▸ GIVEN INSTRUCTION: Reproduce the data from the line containing "How far, measured" through the end of the data, keeping every line in full. In the answers only, scale each number (distances and coordinates alike) by 0.85 and round to whole numbers, with halves rounding up.

[Stored data entries]
+ + + +
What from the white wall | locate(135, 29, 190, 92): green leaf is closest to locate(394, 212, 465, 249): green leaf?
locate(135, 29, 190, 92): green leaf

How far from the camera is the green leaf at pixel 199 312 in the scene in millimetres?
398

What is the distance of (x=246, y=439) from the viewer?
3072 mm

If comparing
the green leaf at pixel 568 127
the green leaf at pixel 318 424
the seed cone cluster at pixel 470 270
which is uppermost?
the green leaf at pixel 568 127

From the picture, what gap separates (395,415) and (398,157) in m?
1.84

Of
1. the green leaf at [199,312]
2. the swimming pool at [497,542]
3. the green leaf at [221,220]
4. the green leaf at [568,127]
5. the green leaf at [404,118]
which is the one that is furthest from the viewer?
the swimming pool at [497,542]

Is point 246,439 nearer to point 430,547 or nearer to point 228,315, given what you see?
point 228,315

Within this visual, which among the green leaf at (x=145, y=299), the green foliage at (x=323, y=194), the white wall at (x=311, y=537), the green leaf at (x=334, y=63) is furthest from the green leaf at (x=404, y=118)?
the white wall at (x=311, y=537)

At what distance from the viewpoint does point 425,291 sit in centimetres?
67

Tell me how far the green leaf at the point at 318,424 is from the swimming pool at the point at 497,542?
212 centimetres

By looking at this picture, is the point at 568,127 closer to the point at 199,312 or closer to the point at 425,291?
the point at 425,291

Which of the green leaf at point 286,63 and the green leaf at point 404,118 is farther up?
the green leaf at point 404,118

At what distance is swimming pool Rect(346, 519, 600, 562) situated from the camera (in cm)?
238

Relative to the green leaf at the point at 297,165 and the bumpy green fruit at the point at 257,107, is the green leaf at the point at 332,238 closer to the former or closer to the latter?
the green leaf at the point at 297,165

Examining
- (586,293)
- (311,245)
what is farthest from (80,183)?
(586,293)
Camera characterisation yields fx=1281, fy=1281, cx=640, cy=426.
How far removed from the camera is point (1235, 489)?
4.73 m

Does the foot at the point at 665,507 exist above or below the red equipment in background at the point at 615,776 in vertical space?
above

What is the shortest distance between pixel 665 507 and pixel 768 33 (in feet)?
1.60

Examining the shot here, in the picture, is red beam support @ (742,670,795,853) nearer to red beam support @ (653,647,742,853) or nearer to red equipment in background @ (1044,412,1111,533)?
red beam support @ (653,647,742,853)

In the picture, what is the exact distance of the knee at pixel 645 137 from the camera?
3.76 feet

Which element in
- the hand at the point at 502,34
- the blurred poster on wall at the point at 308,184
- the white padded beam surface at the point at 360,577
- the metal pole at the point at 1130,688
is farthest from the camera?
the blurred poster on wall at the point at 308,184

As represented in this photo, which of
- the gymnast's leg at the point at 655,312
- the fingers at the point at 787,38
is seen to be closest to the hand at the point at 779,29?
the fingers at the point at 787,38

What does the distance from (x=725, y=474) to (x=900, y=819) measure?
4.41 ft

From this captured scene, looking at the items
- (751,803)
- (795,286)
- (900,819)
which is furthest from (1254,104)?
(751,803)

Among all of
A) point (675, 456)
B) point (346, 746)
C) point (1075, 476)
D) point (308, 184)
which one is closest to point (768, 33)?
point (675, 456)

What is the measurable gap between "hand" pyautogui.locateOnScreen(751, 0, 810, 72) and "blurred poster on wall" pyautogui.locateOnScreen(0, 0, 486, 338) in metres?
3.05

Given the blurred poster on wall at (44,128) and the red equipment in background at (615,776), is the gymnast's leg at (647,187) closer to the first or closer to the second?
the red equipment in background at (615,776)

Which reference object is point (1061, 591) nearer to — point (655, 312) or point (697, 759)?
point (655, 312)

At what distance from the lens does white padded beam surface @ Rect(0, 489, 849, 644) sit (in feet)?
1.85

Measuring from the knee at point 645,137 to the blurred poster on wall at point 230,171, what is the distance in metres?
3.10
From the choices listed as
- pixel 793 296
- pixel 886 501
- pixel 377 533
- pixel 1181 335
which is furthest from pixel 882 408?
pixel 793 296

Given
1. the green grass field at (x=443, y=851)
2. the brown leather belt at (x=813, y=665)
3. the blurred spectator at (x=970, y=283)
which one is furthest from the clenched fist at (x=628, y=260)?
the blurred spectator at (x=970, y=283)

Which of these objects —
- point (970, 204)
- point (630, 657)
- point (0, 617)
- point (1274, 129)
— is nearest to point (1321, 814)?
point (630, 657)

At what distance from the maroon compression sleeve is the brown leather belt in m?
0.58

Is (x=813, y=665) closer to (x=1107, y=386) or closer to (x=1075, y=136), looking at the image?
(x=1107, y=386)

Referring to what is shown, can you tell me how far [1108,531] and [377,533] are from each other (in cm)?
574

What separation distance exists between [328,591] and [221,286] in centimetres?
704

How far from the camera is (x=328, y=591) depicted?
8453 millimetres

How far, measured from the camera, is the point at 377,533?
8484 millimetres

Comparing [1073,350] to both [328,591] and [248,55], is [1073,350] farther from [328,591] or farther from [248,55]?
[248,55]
+ + + +
▸ ANSWER FOR THE TASK:
How far, measured from the camera, is the point at 377,533?
7211 millimetres

Comparing [1073,350] to both [328,591] and [248,55], is [1073,350] farther from [328,591] or farther from [248,55]?
[211,47]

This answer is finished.